Smack addicts can’t kick smack. Me, I can’t kick fried chicken, even as my beltline expands. Even bad fried chicken tastes good to me, so when someone brands a given establishment’s bird as “the best” or even “good,” that’s the shit and I’m the fly, even if the person making the recommendation is a few shots removed from sobriety. So eventually, to MLK and Jackson I went, with a healthy pinch of skepticism lodged in my uvula.
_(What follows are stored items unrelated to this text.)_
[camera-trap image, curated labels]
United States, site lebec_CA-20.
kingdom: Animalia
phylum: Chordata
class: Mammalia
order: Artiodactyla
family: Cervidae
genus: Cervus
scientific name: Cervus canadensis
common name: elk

Convenience stores are great for what they portend: convenience. Need a cheap deuce-four of Bud or a quick Milky Way, and you couldn’t ask for more. But prepared food usually isn’t their strong suit; only in the most desperate circumstances do most humans consume a mini-mart meal, and never without an antacid chaser. Quick Pack Food Mart, however, is the sharp and shiny needle in this fetid haystack. Upon following up on the Mona’s tip, I spent five minutes waiting in line, during which half-a-dozen people marched up to the counter and ordered one thing: fried chicken. After I took my chicken and Dr Pepper (did you know Dr Pepper’s been around since 1885? I sure didn’t) to a nearby park for a picnic lunch, I realized what all the fuss is about.
Quick Pack’s fried chicken is moist and spicy; the spiciness, actually, is what really makes it. (Quick Pack’s management wouldn’t reveal their recipe.) The space itself is spartan even by mini-mart standards, more reminiscent of a check-cashing business or bail bondsman’s digs, and the non-chicken items on its shelves are relatively scarce. As for what’s in the hot case: Jo-Jo’s and chicken, but mostly just chicken, replenished often. When you’ve got a great thing going, tunnel vision is the name of the game.